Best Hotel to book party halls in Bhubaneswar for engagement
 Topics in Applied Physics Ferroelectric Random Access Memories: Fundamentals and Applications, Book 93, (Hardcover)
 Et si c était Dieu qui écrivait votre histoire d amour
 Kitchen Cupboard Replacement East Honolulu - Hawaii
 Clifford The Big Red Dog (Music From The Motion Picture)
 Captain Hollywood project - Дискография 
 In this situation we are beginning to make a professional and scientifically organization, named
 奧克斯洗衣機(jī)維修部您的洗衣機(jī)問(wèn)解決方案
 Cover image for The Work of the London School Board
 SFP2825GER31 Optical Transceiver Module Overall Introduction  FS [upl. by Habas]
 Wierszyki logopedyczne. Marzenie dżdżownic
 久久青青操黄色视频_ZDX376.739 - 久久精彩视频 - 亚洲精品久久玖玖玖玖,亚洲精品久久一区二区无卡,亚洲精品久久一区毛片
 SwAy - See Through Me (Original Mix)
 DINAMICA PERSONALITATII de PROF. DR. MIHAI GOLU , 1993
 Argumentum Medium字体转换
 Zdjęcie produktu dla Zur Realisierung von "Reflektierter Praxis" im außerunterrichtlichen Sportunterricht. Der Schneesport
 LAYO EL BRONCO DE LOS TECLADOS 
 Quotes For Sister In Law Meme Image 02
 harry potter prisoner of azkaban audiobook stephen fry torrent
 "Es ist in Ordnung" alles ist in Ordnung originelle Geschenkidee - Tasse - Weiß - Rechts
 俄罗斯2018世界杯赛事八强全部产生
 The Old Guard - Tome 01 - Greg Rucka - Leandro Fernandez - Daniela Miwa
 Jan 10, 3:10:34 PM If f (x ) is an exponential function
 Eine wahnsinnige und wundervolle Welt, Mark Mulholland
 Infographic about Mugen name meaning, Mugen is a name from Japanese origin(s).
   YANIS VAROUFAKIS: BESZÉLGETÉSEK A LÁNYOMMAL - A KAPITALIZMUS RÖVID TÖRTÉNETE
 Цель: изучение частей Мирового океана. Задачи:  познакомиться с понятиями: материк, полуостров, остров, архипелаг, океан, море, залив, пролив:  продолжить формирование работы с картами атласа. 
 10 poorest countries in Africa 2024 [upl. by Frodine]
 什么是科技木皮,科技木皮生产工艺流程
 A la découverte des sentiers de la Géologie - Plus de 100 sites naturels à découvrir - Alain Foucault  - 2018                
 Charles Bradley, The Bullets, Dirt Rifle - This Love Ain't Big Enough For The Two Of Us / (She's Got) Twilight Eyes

EXERCISE INSTRUCTIONS — Your task is to restate, word for word, the line with "A la découverte" and all lines after it, ending with the last line of the data.

ANSWER BOX —
 A la découverte des sentiers de la Géologie - Plus de 100 sites naturels à découvrir - Alain Foucault  - 2018                
 Charles Bradley, The Bullets, Dirt Rifle - This Love Ain't Big Enough For The Two Of Us / (She's Got) Twilight Eyes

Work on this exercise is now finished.